AI League 2.0

Thrasybulos

Prince
Joined
May 4, 2023
Messages
591

Spoiler Current Elo Ratings Listing (Updated 2025.07.21) :

Elo_Listing_S2_R10.png




After my first attempt was aborted, the time has come to reboot the League format.

The basic idea remains the same: a swiss-system open tournament.
  • Each Series (Season, Tournament) will be played over ten rounds.
  • Each round, each leader will be assigned to one of eight pools(Group, Arena, Table).
    • Pools 1 to 4 (the "top" pools) will be 6-leader pools.
    • Pools 5-8 (the "bottom" pools) will be 7-leader pools.
  • Pool assignation:
    • The leaders are sorted 1 to 52, with leader 1 getting the 1st slot on Pool 1, leader 2 the second slot on Pool 1, etc.
    • For the first round, random.org will do the sorting (no tournament seeding).
    • For subsequent rounds, the leaders will sorted by
      • number of wins
      • reverse previous order
        Spoiler Example :
        For instance, Suleiman starts round 3 with 5 wins in position 8 (Pool 2, slot 2).
        Genghis starts round 3 with 3 wins in position 23 (Pool 4, slot 5).
        Suleiman wins one game while Genghis has a great round and wins 3.
        At the end of round 3, they're both tied: but since Genghis started lower, he wins the tie and will be ranked higher than Suleiman for the round 4 pool assignation.
  • Eight maps (four 6-player maps & four 7-player maps) will be randomly drawn for the AI Survivor maps, and each attributed to a pool for the duration of a Series.
  • Each round will feature several games:
    • Game 1 will have the leaders playing from the starting positions matching their "slot": 1st leader plays as Team 1, 2nd leader as Team 2, etc.
    • Then the leaders will be rotated for the next games: leader 1 will start as Team 2 in game 2, with leader 2 moving to Team 3 ; game 3 will have leader 1 as Team 3 on the map, leader 2 as Team 4, etc.
    • Once every leader has played from every starting position, the games end for that pool. So the top pools will play six games, while the bottom pools will play seven.
So 52 games will be played each round, and each Series will thus feature 520 games.

Settings

The games will be played with my now standard settings:
  • AI Survivor S5 rules: Agressive AIs, no Tech trading, no Vassals, no Huts, no Events, no Apostolic Palace, Deity AIs but no bonus techs.
  • In addition to that: no UN, no barbs.
And a final minor point: since the AIs don't start with Archery tech, and with no barbs to threaten their early cities, their 4 starting archers have been turned into warriors. Barring the case of a super early DoW (turn 40ish), this should have zero impact on the games, it's just for consistency's sake.

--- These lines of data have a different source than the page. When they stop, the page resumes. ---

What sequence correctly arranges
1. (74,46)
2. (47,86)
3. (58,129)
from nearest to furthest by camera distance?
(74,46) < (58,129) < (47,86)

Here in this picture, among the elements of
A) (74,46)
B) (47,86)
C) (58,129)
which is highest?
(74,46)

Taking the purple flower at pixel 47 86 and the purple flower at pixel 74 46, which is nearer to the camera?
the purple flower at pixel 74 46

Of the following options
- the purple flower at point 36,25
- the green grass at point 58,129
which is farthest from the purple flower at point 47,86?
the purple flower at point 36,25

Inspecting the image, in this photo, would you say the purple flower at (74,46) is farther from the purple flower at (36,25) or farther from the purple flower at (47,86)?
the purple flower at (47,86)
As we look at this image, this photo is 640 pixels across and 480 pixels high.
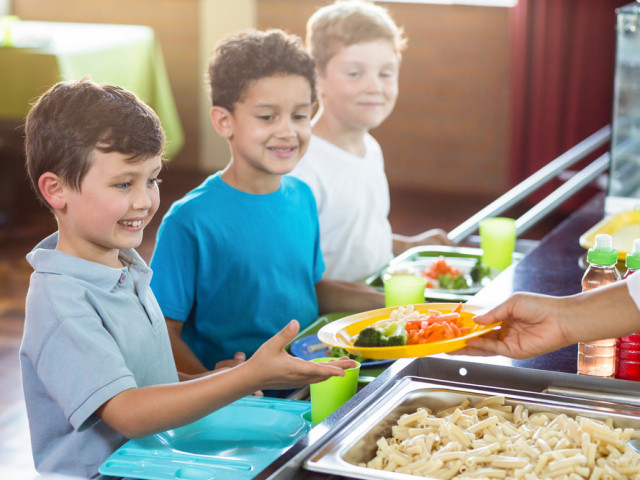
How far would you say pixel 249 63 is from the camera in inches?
71.3

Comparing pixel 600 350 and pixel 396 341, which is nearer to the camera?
pixel 396 341

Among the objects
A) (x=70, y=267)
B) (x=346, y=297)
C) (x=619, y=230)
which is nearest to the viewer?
(x=70, y=267)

Contrary to the first version of the League where I ran games manually and wrote mini-reports for each game, these games will be run with game.aiplay.
So you'll get the data, not the stories. :p

Scoring

Leaders will score one point for a win, plus one point for every win their opponents got in the previous rounds.
Spoiler :

Since everyone starts round 1 with zero wins, scores for round one will equal the number of wins.
But let's say a round 2 pool features Gandhi (2 wins), Shaka, Suleiman, Mao, Zara (1 win each), and Bismarck (0 win).
A Bismarck win would get him 1 + (4 x 1 + 2) = 7 points.
A Shaka win would get him 1 + (3 x 1 + 2) = 6 points.
While Gandhi would only get 1 + (4 x 1) = 5 points for a win.

The stakes will thus get higher and higher as the tournament progresses, with wins in the tops pools worth more points.

Now, this scoring system is meant only for League ranking purposes.
Should it ending up as a decent leader rating system in its own right, that would be through serenpidity, not through design.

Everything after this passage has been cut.